Inauguracja sezonu nie ułożyła się po myśli szczypiornistów AZS-u UMCS, którzy przed własną publiczności przegrali 26-35 z Unimetal Recycling MTS-em Chrzanów.
Początek spotkania wyglądał obiecująco, gdyż po 20 minutach spotkaniach gospodarze prowadzili 10-7. Od tej pory to jednak przyjezdni powoli zaczęli przejmować inicjatywę, czego efektem było ich prowadzenie do przerwy (14-16). Po zmianie stron nadal trwała wyrównana walka, przez co wynik utrzymywał się w granicach remisu (21-20). W tym momencie jednak akademicy utracili kontrolę nad meczem, a szczypiorniści MTS-u serią trafień z rzędu zaczęli budować swoją przewagę (21-28). Losów spotkania nie udało się już odwrócić i goście zabrali do domu komplet punktów.

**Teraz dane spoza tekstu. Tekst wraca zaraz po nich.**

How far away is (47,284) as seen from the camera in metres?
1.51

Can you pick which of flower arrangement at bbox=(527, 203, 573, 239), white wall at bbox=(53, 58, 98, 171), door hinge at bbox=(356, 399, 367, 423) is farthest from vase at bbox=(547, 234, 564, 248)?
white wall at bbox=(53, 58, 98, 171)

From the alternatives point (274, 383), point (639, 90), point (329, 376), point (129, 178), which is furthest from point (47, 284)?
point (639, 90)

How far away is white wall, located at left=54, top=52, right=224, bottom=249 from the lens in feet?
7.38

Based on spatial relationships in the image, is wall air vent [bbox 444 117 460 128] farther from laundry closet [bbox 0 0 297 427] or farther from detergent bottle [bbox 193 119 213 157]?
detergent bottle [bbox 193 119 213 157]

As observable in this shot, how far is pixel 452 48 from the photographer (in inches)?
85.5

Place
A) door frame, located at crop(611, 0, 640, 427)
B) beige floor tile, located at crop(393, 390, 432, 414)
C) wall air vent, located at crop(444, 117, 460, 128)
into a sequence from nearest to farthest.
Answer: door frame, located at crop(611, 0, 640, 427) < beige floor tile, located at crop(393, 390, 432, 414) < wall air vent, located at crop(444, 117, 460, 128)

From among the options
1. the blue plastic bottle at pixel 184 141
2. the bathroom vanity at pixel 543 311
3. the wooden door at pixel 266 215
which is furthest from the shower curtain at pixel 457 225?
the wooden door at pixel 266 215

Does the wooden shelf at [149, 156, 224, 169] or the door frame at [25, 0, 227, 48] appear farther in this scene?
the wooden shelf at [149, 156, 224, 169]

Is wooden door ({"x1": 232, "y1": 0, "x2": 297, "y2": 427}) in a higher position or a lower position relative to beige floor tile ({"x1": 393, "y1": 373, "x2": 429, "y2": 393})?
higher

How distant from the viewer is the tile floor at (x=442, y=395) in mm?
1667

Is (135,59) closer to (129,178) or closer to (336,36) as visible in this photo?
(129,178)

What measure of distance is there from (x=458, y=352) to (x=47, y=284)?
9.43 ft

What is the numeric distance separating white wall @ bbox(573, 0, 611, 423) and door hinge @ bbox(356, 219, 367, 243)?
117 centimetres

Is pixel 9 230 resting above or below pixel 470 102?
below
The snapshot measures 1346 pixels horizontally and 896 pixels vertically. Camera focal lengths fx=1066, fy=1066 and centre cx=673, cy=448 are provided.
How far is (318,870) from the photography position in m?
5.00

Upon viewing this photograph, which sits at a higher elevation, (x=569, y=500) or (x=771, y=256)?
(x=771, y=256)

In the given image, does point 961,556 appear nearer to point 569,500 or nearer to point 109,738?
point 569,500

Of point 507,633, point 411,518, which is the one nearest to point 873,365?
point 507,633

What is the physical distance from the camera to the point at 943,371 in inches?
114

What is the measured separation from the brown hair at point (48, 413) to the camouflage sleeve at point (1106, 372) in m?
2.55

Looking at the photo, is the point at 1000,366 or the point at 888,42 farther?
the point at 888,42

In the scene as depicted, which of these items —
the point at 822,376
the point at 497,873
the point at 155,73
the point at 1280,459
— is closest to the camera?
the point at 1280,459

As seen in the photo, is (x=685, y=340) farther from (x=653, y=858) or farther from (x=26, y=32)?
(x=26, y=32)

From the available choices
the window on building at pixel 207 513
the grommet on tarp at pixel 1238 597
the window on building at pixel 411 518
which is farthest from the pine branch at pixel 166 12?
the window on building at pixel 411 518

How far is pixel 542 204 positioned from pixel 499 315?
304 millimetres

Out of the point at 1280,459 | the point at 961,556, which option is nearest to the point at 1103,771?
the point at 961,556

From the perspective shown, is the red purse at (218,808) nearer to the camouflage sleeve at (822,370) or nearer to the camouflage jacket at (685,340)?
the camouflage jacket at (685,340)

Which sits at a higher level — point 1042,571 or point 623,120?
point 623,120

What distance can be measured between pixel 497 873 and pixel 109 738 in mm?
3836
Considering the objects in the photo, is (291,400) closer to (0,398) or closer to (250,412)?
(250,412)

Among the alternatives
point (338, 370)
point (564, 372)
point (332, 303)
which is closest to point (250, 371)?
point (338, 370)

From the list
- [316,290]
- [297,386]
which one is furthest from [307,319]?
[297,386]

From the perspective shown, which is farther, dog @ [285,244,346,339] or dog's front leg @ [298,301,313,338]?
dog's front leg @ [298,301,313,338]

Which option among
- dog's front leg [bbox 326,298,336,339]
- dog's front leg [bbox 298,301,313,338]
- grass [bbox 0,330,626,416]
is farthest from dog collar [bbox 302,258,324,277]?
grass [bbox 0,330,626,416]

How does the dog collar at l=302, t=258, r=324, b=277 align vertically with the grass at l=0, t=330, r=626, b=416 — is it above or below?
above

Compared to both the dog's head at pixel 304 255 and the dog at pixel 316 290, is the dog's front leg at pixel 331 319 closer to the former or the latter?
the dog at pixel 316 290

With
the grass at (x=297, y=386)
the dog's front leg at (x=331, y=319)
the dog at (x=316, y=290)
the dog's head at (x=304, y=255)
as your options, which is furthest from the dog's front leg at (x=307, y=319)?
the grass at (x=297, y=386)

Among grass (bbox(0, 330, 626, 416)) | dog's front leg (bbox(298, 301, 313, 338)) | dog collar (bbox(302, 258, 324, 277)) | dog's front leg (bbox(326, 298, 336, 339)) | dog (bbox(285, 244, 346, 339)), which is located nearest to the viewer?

Nasze błędy, głupie piłki stracone w ataku, z czego rywale pociągnęli łatwe kontry i zamieniali je na bramki. Około 40 minuty zrobiliśmy cztery-pięć błędów tak naprawdę niewymuszonych, które zgubiły nas w tym meczu. Wydaje mi się, że zmęczenie się gdzieś wkradło, brak skupienia i stąd się te błędy pojawiły. No niestety mamy krótką ławkę. Brakuje nam rozgrywających, ale uważam, że moi chłopacy zagrali świetny mecz i naprawdę czapki z głów, że postawili się dużo mocniejszemu rywalowi – mówił po meczu Łukasz Achruk, trener zespołu z Lublina.
AZS UMCS Lublin – Unimetal Recycling MTS Chrzanów 26-35 (14-16)
AZS UMCS: Daniel (8), Batyra (5), Sekuła (4), Książka (3), Gadaj (2), K. Janicki (2), Majewski (1), Abramowicz (1), Proć, Włudarczyk, Wielgus, Stachowicz, D. Janicki, Dziemiach, Pytka.